■ **Problem**:
Decide whether each statement agrees with the passage on F1 testing stories. Answer yes or no for each, and quote the deciding words of the passage.
1. Jorge Lorenzo drove the 2014 Mercedes W05 Hybrid in a private test at Silverstone.
2. Williams kept the walrus nose on the FW26 for the entire 2004 season.
3. Fernando Alonso came back from his testing crash at the Australian Grand Prix.

Jorge Lorenzo's final fling
Rossi isn’t the only MotoGP champion to have also tried his hand in an F1 car. Jorge Lorenzo followed in the footsteps of his former team-mate and bitter rival last year when he was given the chance to take part in a private test with Mercedes at Silverstone. Lorenzo completed a run in the world championship-winning Mercedes W05 Hybrid from 2014, and called the test “a dream come true”. The Spaniard impressed Mercedes’ engineers, but shows few signs of looking to cross codes anytime soon, having recently joined Ducati’s factory MotoGP operation for 2017.
Jaws drop at Williams' nose
F1 has produced a number of weird and wonderful aerodynamic solutions over the years, but one of the stranger interpretations to appear in pre-season testing was Williams’ ‘walrus’ nose in 2004. The FW26 featured a unique solution to the front-end design, aiming to push more air to the underside of the car. A rough start to the season followed, with Williams chalking up more disqualifications than podiums in the first half of the campaign. For Hungary, a significant redesign of the car was pushed through, with the walrus nose being ditched in favour of a more traditional design. Williams went on to win the final race of the year in Brazil with Juan Pablo Montoya.
Fernando Alonso's unsolved mystery
Fernando Alonso's Spanish shunt is one of the stranger tales to come out of F1 testing in recent years... and one that still poses questions. Whilst testing for McLaren in Barcelona two years ago, Alonso crashed at Turn 3, with the size of the shunt resulting in a visit to hospital. Alonso was kept in overnight, allegedly as a precaution, and the crash was blamed on a gust of wind. But more details gradually came out. McLaren chief Ron Dennis initially said Alonso was concussed, only to later clarify that this was not that case and that he was instead briefly knocked unconscious. Conspiracy theories were banded about as Alonso was forced to miss the final pre-season test and the first race of the year, but he eventually returned for the Malaysian Grand Prix - where he duly said that he had suffered a concussion. Becoming folklore in the F1 paddock (in other words, something of a joke) and coming at a particularly sensitive time for McLaren and new partners Honda, we wait for the day when we get a clear version of what actually happened.

■ **The data**:

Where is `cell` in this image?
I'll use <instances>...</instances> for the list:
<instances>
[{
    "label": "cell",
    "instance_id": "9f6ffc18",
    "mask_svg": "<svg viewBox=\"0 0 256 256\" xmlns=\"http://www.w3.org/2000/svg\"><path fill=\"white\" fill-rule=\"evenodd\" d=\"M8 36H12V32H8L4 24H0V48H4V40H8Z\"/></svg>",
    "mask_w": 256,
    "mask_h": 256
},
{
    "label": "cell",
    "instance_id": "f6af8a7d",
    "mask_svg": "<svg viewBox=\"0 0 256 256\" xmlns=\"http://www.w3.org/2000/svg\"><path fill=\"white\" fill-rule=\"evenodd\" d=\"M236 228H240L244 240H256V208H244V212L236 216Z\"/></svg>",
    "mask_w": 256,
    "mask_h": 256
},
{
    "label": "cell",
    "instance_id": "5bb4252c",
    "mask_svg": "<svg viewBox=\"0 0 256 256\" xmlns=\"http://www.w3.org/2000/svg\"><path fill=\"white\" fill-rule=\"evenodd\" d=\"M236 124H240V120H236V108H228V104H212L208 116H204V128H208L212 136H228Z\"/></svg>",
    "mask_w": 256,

■ **Written response**:
1. Yes: "he was given the chance to take part in a private test with Mercedes at Silverstone" and "Lorenzo completed a run in the world championship-winning Mercedes W05 Hybrid from 2014"
2. No: "For Hungary, a significant redesign of the car was pushed through, with the walrus nose being ditched in favour of a more traditional design."
3. No: "he eventually returned for the Malaysian Grand Prix"